ASSIGNMENT: Can you render the listing below as a JSON list of strings, one string per line with blank lines dropped? Leave the pictures out of your answer.

[[ GIVEN RECORDS, beginning ]]

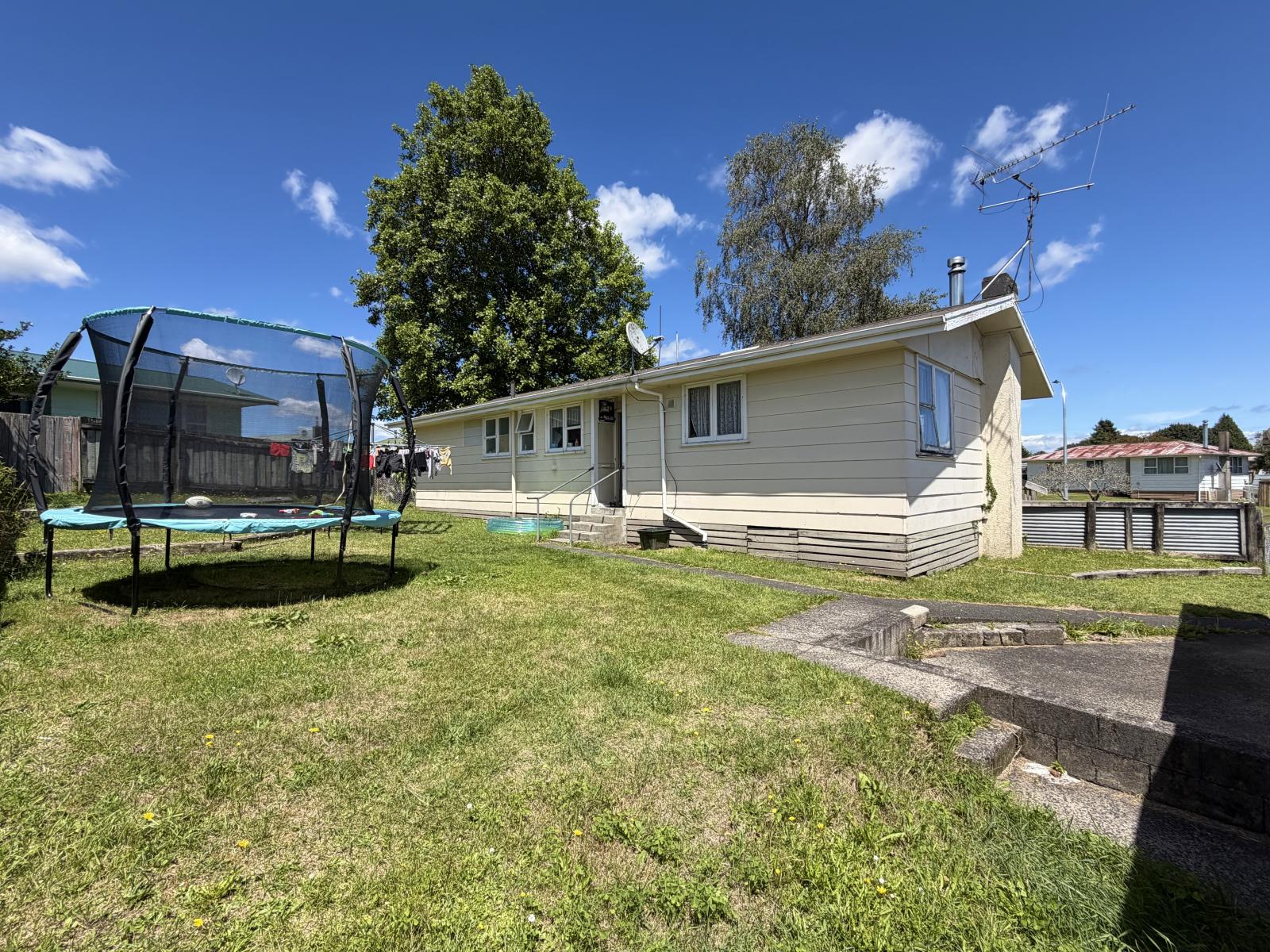 48 Kaka Crescent, Tokoroa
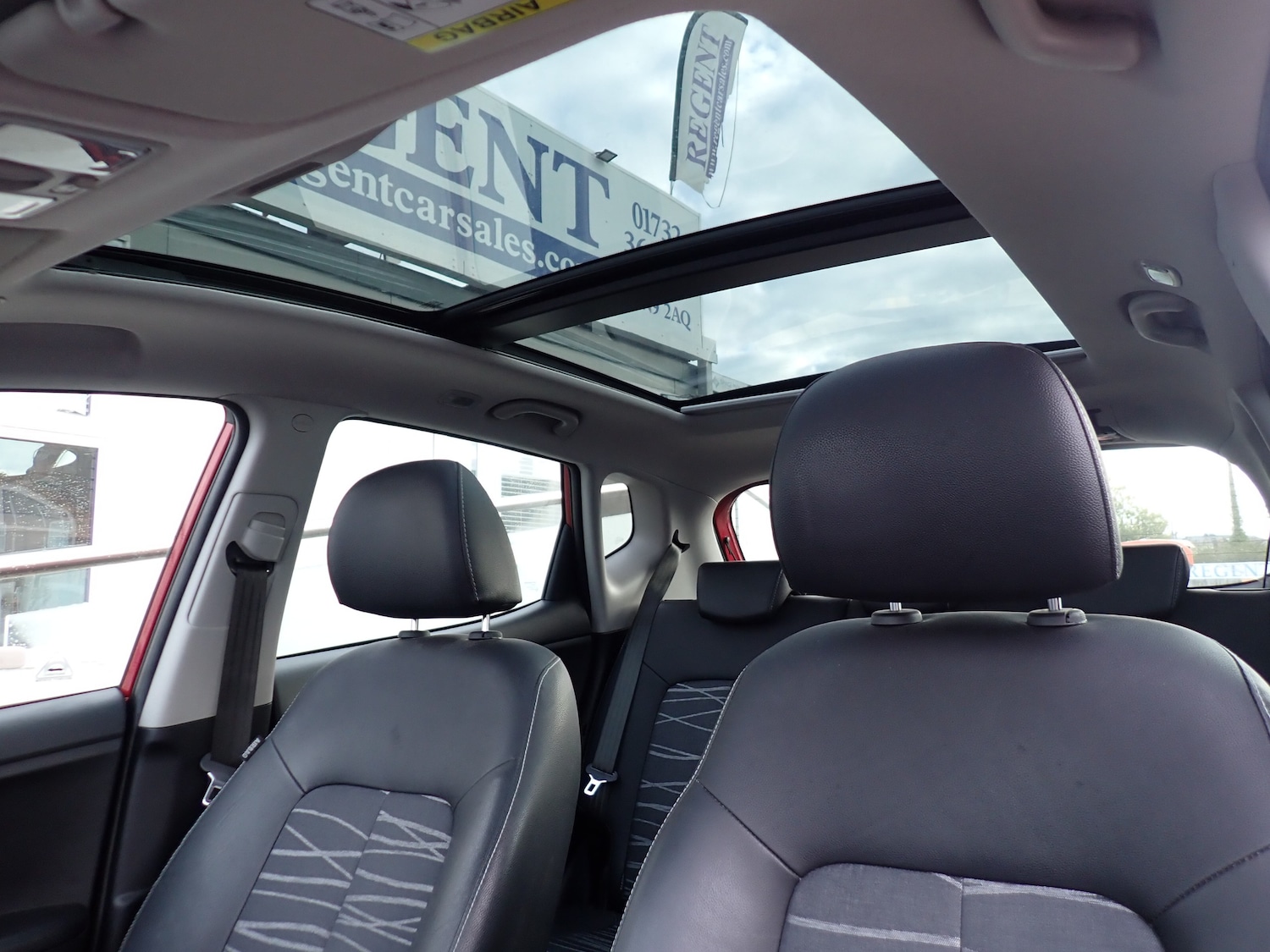 Used Kia Venga 2016 for sale - 76341042: Photo 13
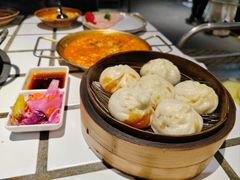 -贰回巷火锅馆(钟楼店)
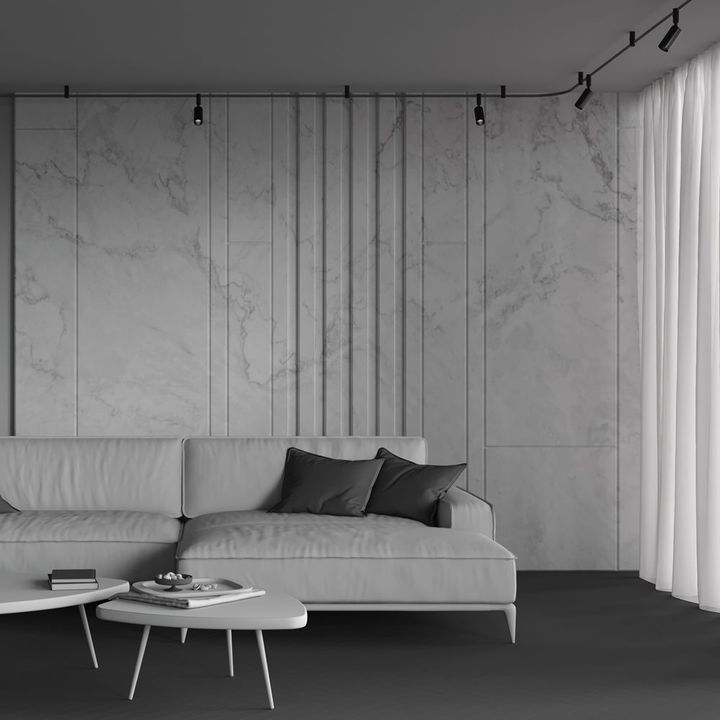 Трековый светодиодный светильник Maytoni Technical Focus Led TR201-1-10W3K-M-B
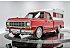 1985 Dodge D/W Truck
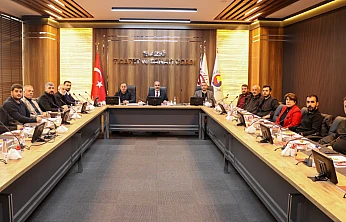 Başkan Alan: Özel bireylere hizmet etmek toplumsal bir sorumluluktur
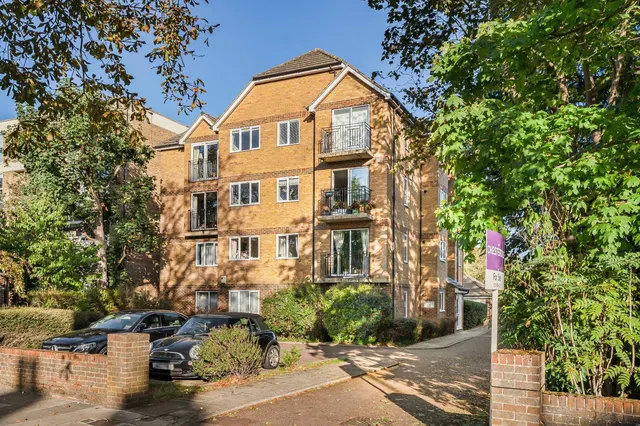 Kew Road, Richmond, TW9, photo 3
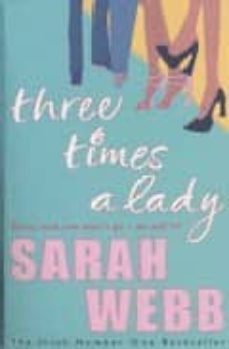 three times a lady-9780330412162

[[ GIVEN RECORDS, end ]]

ANSWER TO THIS TASK:
[
  " 48 Kaka Crescent, Tokoroa",
  " Used Kia Venga 2016 for sale - 76341042: Photo 13",
  " -贰回巷火锅馆(钟楼店)",
  " Трековый светодиодный светильник Maytoni Technical Focus Led TR201-1-10W3K-M-B",
  " 1985 Dodge D/W Truck",
  " Başkan Alan: Özel bireylere hizmet etmek toplumsal bir sorumluluktur",
  " Kew Road, Richmond, TW9, photo 3",
  " three times a lady-9780330412162"
]